Samstag, 11. Oktober 2008

George W. Bush - The Dark Knight

Seit der neueste Batman-Film "The Dark Knight" in den Kinos ist, fragen sich US-Konservative, ob Hollywood zum ersten Mal einen Film gedreht hat, der eine Hommage an George W. Bush ist. Eine versteckte zwar, denn schließlich sprechen wir über Hollywood, aber immerhin.

Die Interpretations-Diskussion angestoßen hat Andrew Klavan im Wall Street Journal. Dort schrieb er: "A cry for help goes out from a city beleaguered by violence and fear: A beam of light flashed into the night sky, the dark symbol of a bat projected onto the surface of the racing clouds . . . Oh, wait a minute. That's not a bat, actually. In fact, when you trace the outline with your finger, it looks kind of like . . . a "W." There seems to me no question that the Batman film "The Dark Knight," currently breaking every box office record in history, is at some level a paean of praise to the fortitude and moral courage that has been shown by George W. Bush in this time of terror and war. Like W, Batman is vilified and despised for confronting terrorists in the only terms they understand. Like W, Batman sometimes has to push the boundaries of civil rights to deal with an emergency, certain that he will re-establish those boundaries when the emergency is past."

Glenn Beck von CNN sieht ebenfalls Parallelen zwischen "The Dark Knight" und dem Krieg gegen den Terror und dessen Maßnahmen wie Abhören. Diese würden in dem Film verteidigt werden, so Beck: "At one point the Morgan Freeman character says to Batman, wait a minute, hang on, you’re eavesdropping on everyone in Gotham? And Batman says, yes, to stop this terrorist. Morgan Freeman says, I can’t be a part of it. And yet Morgan Freeman does become a part of it, and they find the Joker. One of the ways they find the Joker is through eavesdropping. I mean the parallels here of what’s going on is to me stunning."
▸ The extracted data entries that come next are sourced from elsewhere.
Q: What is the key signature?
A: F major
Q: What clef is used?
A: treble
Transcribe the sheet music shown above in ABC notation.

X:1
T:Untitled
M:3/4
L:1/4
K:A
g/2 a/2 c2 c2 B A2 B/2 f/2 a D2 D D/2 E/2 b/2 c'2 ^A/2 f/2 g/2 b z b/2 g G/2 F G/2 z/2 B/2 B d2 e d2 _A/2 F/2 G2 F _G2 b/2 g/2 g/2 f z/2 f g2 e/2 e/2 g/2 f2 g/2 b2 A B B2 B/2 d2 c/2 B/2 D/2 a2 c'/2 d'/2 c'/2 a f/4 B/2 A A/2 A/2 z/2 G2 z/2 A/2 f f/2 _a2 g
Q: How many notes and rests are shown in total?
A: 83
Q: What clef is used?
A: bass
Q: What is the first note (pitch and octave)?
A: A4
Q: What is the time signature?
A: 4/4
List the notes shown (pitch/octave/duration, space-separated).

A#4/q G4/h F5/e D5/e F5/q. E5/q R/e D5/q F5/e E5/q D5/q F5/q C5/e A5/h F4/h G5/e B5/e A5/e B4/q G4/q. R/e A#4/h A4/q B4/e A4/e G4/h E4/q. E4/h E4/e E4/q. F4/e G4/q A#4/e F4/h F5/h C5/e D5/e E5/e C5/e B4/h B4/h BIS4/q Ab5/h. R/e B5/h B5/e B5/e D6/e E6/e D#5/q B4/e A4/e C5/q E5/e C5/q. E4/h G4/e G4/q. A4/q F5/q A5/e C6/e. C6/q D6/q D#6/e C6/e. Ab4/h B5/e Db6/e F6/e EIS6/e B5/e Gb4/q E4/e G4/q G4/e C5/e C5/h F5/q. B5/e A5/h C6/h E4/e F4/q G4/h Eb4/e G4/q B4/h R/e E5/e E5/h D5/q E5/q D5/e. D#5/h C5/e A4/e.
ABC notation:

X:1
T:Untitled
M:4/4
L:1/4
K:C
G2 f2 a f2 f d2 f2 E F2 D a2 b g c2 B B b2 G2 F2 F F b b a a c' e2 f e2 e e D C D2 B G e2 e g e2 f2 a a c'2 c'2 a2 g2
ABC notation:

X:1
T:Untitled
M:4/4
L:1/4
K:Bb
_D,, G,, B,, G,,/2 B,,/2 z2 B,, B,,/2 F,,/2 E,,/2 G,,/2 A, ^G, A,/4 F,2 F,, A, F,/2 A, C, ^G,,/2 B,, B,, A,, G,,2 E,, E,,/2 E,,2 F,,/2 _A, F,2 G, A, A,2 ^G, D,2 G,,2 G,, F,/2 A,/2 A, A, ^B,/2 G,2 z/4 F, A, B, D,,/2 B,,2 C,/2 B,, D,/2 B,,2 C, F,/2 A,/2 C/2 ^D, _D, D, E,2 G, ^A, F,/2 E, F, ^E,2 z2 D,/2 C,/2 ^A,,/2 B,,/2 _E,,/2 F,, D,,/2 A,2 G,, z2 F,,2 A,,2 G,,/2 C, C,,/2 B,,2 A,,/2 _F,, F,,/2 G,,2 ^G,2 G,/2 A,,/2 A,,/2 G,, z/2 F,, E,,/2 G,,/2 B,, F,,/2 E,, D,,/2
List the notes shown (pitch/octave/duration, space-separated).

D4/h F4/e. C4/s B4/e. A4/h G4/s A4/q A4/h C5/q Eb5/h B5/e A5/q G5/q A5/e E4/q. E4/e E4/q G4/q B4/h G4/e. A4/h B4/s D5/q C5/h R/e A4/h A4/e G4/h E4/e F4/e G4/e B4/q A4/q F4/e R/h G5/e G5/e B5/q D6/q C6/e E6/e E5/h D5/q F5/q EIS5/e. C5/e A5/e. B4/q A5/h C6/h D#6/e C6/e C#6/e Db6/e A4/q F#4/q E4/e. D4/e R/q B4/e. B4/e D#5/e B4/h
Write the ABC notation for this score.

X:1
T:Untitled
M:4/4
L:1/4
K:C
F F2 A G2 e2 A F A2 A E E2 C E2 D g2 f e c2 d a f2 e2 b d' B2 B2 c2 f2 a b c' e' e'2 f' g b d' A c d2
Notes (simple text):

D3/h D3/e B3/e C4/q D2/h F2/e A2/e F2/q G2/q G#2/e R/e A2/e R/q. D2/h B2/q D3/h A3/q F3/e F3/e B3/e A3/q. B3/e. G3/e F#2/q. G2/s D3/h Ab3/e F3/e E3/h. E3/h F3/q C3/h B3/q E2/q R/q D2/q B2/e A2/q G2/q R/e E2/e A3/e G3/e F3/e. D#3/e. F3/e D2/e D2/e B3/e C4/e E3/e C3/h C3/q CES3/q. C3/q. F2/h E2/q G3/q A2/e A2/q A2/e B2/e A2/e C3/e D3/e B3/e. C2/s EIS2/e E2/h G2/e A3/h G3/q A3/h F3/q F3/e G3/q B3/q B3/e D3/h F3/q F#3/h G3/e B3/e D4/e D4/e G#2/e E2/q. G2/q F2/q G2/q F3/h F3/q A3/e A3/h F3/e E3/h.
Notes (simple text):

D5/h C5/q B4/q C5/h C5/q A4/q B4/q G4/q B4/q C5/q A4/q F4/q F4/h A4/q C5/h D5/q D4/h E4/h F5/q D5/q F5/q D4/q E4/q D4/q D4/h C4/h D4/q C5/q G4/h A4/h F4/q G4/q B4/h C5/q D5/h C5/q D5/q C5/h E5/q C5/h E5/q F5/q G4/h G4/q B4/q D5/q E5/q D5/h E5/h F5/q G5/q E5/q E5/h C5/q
Andrew Bolt bläst in der Herald Sun ins gleiche Horn: "As this superb Batman retelling, The Dark Knight, makes clear, its subject is a weakness that runs instinctively through us - to hate a hero who, in saving us, exposes our fears, prods our weaknesses, calls from us more than we want to give, or can. And how we resent a hero who must shake our world in order to save it, or brings alive that maxim of George Orwell that so implicates us in our preening piety: 'Good people sleep peaceably in their beds at night only because rough men stand ready to do violence on their behalf'. [...] So why don't Americans in particular leave the movie cheering Bush as they cheered Batman? Because in leaving the cinema they stopped being that audience and re-entered their own real Gotham City - with a real Batman they once more feel driven to hate for all the hard things he's had to do to protect them. They have become the citizens of Gotham they were watching just minutes before with contempt.
But Bush would understand. As Alfred [Batman's butler] says: 'He's not being a hero. He's being something more.'"

Der Journalist Jeffrey Lord sieht den Erfolg von "The Dark Knight" gar als Voraussage zum Ausgang der Präsidentschaftswahl: "They want Batman," schrieb er. "So they will elect McCain."